Stored items:

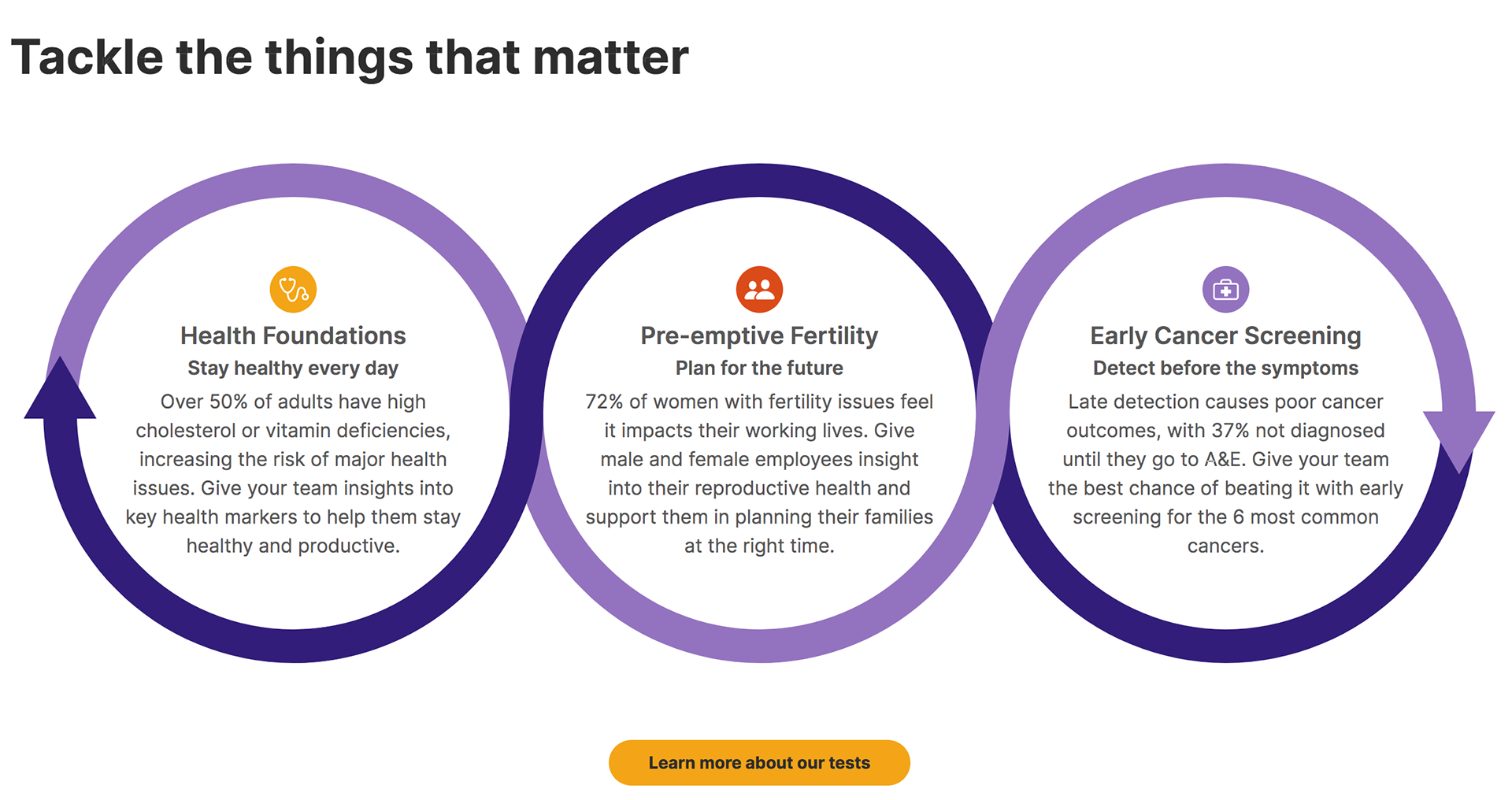 Tackle the things that matter

Health Foundations

Stay healthy every day

Over 50% of adults have high cholesterol or vitamin deficiencies, increasing the risk of major health issues. Give your team insights into key health markers to help them stay healthy and productive.

Pre-emptive Fertility

Plan for the future

72% of women with fertility issues feel it impacts their working lives. Give male and female employees insight into their reproductive health and support them in planning their families at the right time.

Early Cancer Screening

Detect before the symptoms

Late detection causes poor cancer outcomes, with 37% not diagnosed until they go to A&E. Give your team the best chance of beating it with early screening for the 6 most common cancers.

Learn more about our tests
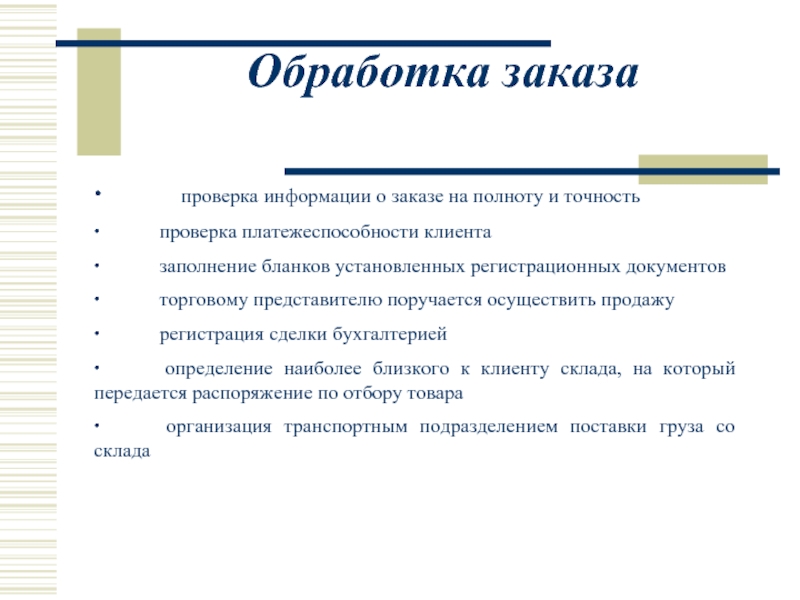 Обработка заказа

• проверка информации о заказе на полноту и точность

• проверка платежеспособности клиента

• заполнение бланков установленных регистрационных документов

• торговому представителю поручается осуществить продажу

• регистрация сделки бухгалтерией

• определение наиболее близкого к клиенту склада, на который передается распоряжение по отбору товара

• организация транспортным подразделением поставки груза со склада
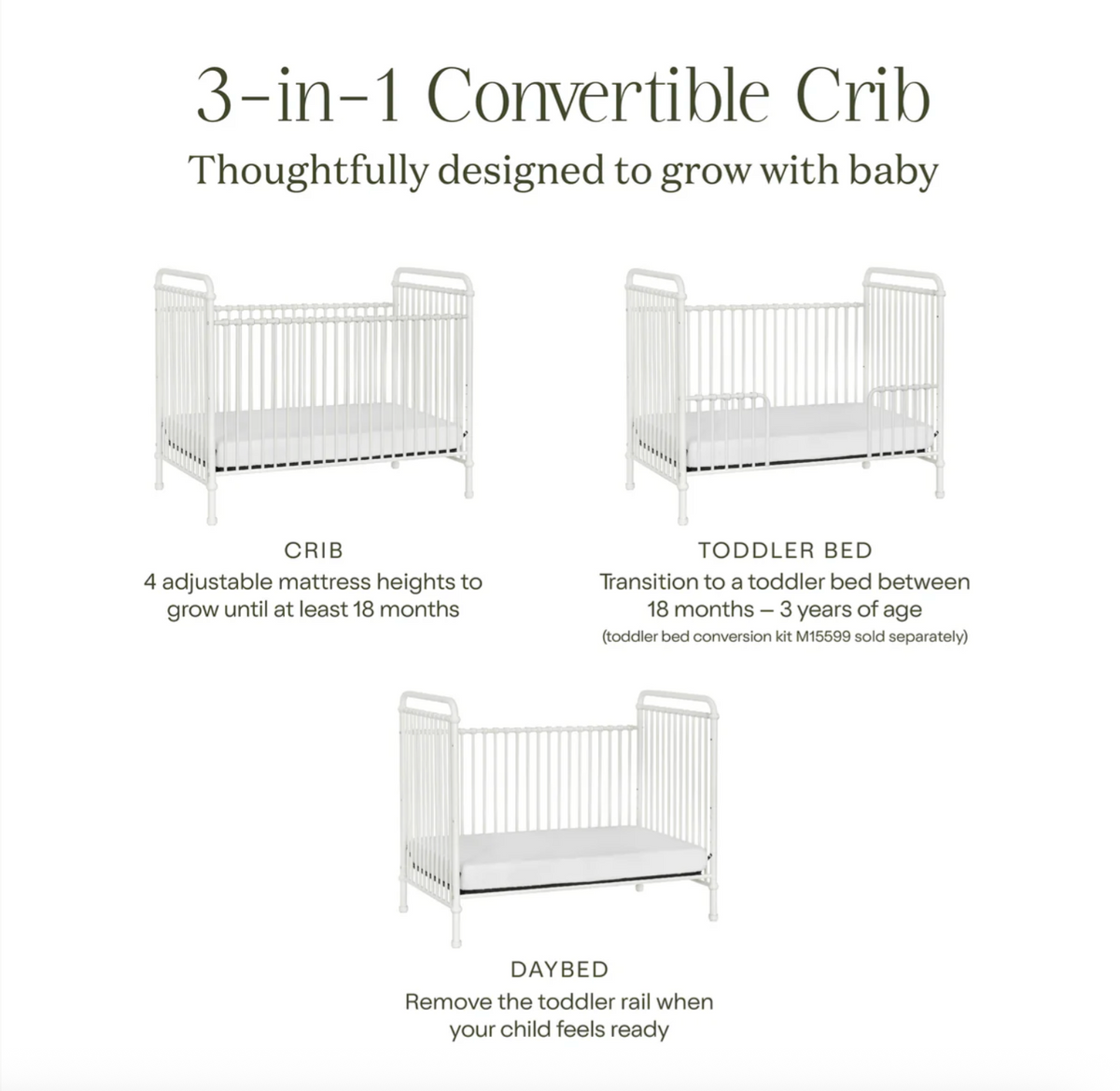 3-in-1 Convertible Crib

Thoughtfully designed to grow with baby

CRIB
4 adjustable mattress heights to grow until at least 18 months

TODDLER BED
Transition to a toddler bed between 18 months – 3 years of age
(toddler bed conversion kit M15599 sold separately)

DAYBED
Remove the toddler rail when your child feels ready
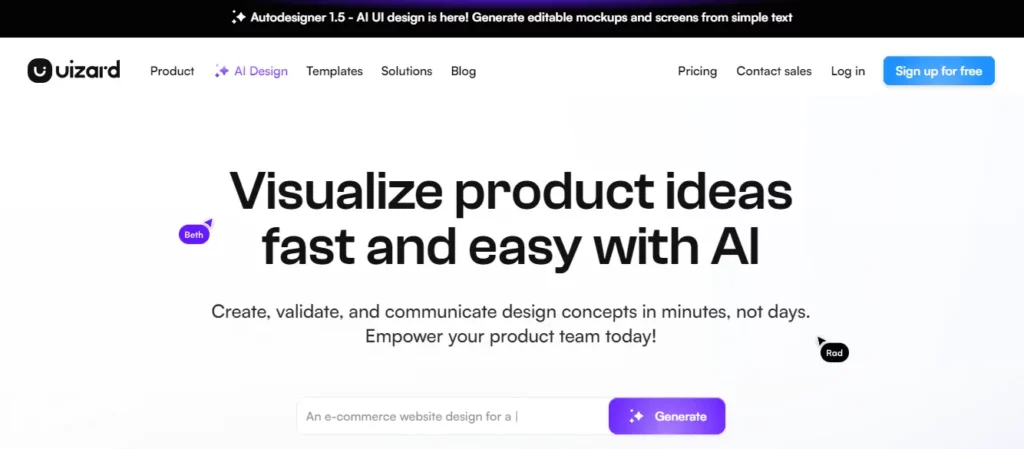 Autodesigner 1.5 - AI UI design is here! Generate editable mockups and screens from simple text

uizard Product AI Design Templates Solutions Blog Pricing Contact sales Log in Sign up for free

Visualize product ideas fast and easy with AI

Beth

Create, validate, and communicate design concepts in minutes, not days. Empower your product team today!

Rad

An e-commerce website design for a |

Generate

▶ **Task details**
Copy from the entries only those lines that hold the word "team".

▶ **Written response**
Over 50% of adults have high cholesterol or vitamin deficiencies, increasing the risk of major health issues. Give your team insights into key health markers to help them stay healthy and productive.
Late detection causes poor cancer outcomes, with 37% not diagnosed until they go to A&E. Give your team the best chance of beating it with early screening for the 6 most common cancers.
Create, validate, and communicate design concepts in minutes, not days. Empower your product team today!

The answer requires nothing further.